Context

Numerous studies have shown that a high dietary salt intake increases blood pressure (BP) and the risk of cardiovascular events.1 ,2 Conversely, a moderate and even low-level salt intake lowers BP in a dose-dependent way.

Findings

The present study corroborates the findings showing that a ‘modest’ reduction in salt intake from 9.4 to 4.4 g/day caused a significant fall in BP in hypertensive as well as normotensive individuals (systolic change −4.18 mm Hg (95% CI −5.18 to −3.18; p<0.0001)). This fall in BP was associated with a ‘small physiological increase in plasma renin, aldosterone and norepinephrine’. The authors stated that the current recommendations to reduce salt intake to 5–6 g/day are not ideal. A further reduction to 3 g will have a greater effect and should become the long-term target for population salt intake.

Commentary

Most hypertension guidelines are consistent in recommending a salt intake of below 5–6 g/day. Since the initial report in 1977, the US Joint National Committee guidelines3 have been remarkably consistent in recommending a sodium intake of <4 g in hypertensive patients. Stubbornly, the salt intake in the US population has remained almost unchanged (between 7 and 11 g/day), despite these strong recommendations. In spite of consistently high salt intake, the stroke rate has fallen over 65% in the US population during the same period. This would indicate that the guideline recommendations have had remarkably little effect on changing dietary habits and, importantly, that it is possible to drastically reduce stroke risk despite the high sodium intake. The recent European guidelines4 recommend a daily intake of 5–6 g of salt for the general population. They cautiously state that ‘there is no evidence that reducing sodium from high to moderate intakes causes harm’. Vigorous efforts in the UK have reduced salt intake by only 10% over the past 20 years.

Surprisingly, most guidelines do not give a lower limit for recommended salt intake. This seems to indicate that it is not possible to ingest sodium levels so low that they actually cause harm or that there are no unsafe lower limits of sodium intake. This assumption is largely based on studies in Yanomamo Indians who consumed exceedingly little salt and have a very low prevalence of hypertension. Not surprisingly, plasma renin activity and aldosterone levels were found to be drastically elevated in these tribes. In fact these physiological aldosterone levels were in the range observed only with primary aldosteronism in Westernised populations. Thus, there is little doubt that low dietary salt intake will stimulate the rennin–angiotensin cascade, sympathetic nervous system and cause insulin resistance and possibly dyslipidaemia. Indeed, in the present meta-analysis, there was a 0.26 ng/mL/h increase in plasma renin activity, 31.67 pg/mL increase in norepinephrine and 73.20 pmol/L increase in aldosterone. The authors interpreted these changes as ‘small and physiological’. Obviously, a more drastic dietary salt reduction to 3 g/day might trigger changes that are neither small nor physiological. This may be one reason why cardiovascular outcomes are exceedingly controversial in patients on a low salt diet, and a J-shaped relationship between sodium intake and cardiovascular death has been shown in a few studies. In the ONTARGET study,5 there was a J-shaped association for cardiovascular death and congestive heart failure, but not for myocardial infarction or stroke. Epidemiological associations are never free of confounding despite extensive adjustments; therefore, these findings are difficult to interpret.
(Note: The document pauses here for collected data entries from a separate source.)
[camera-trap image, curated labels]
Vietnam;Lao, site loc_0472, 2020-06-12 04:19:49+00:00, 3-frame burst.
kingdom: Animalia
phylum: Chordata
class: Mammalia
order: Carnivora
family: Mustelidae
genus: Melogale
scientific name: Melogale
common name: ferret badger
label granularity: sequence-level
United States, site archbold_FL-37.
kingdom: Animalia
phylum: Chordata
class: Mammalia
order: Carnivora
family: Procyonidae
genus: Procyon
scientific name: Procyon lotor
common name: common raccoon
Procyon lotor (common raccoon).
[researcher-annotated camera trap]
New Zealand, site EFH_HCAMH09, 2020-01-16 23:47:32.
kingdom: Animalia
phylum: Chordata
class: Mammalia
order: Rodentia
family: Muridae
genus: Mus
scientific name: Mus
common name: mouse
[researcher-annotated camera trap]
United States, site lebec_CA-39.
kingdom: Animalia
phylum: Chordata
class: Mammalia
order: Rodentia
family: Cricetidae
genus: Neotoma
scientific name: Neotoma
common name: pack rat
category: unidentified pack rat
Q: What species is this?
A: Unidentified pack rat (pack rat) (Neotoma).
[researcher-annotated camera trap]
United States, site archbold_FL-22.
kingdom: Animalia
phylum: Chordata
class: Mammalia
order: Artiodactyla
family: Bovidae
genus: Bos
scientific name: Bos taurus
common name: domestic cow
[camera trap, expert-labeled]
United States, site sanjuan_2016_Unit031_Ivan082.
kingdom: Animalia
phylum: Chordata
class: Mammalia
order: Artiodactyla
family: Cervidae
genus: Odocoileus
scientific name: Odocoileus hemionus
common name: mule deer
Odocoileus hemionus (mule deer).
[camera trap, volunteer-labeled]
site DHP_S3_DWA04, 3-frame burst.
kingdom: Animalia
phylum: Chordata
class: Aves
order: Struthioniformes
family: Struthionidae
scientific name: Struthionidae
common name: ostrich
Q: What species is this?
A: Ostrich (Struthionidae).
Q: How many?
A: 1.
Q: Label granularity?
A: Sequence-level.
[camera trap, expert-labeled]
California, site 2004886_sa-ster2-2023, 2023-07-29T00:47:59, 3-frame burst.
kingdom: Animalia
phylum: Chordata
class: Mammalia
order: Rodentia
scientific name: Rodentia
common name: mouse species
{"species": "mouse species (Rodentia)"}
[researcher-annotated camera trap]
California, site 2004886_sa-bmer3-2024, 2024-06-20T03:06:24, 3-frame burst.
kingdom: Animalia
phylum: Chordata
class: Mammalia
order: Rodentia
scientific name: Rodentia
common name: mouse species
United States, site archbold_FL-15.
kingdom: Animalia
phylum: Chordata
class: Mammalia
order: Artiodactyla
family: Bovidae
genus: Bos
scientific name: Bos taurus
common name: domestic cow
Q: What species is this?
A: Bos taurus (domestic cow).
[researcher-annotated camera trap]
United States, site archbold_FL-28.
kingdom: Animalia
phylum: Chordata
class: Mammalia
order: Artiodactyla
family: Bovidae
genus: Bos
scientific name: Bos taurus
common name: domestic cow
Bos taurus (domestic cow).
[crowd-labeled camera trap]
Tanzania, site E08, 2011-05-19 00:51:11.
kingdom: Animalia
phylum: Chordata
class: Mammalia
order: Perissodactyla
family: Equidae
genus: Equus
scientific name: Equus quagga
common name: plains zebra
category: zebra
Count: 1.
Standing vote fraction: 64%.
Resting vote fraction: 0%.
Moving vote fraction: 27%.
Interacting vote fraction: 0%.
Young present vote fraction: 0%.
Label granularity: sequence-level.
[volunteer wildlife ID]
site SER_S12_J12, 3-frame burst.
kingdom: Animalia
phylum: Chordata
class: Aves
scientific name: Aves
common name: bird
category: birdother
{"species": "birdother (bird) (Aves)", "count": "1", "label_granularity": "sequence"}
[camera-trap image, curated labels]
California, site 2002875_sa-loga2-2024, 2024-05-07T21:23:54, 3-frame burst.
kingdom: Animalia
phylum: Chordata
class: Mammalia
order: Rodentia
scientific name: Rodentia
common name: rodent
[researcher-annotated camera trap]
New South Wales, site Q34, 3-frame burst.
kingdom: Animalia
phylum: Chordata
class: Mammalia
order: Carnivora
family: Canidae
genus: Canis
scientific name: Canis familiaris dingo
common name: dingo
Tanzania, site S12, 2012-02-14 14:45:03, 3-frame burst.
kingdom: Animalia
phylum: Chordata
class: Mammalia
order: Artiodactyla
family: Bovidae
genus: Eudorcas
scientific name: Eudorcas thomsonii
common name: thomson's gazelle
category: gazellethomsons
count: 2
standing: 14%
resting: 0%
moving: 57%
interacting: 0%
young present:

However, it is important to remember that BP is a surrogate endpoint that often (but not always) moves parallel with the real endpoints: heart attack, stroke, heart failure and death. The metaregression analysis by He and colleagues predicted that a reduction of 6 g/day in salt intake would decrease systolic BP by 5.8 mL of mercury. As acknowledged, this is exploratory and is prone to confounding; however, the dose relationship between salt intake and BP has been established in RCTs. When focusing on BP only, the recommendations to reduce salt intake from the current level of 9–12 g/day to 5–6 g/day is not ideal and that a further reduction to 3 g/day will have a greater effect. However, the compensatory, not so small ‘physiological’ increases in neurohumoural findings may well override the potential benefits and, paradoxically, increase the risk of stroke, heart attack and death.

The controversy regarding the lower limit of salt intake is prone to remain unresolved until an RCT will give us an answer. A compromise on a modest salt reduction will lower BP and very likely reduce the risk of cardiovascular disease although salt intake below 4–5 g/day seems to confer no further risk reduction. Thus, efforts to moderate dietary salt intake in individual patients and possibly in populations from the current high intake are probably sensible and achievable. However, a very low salt intake seems to confer no benefit, may even be harmful and is unlikely to be practically attainable.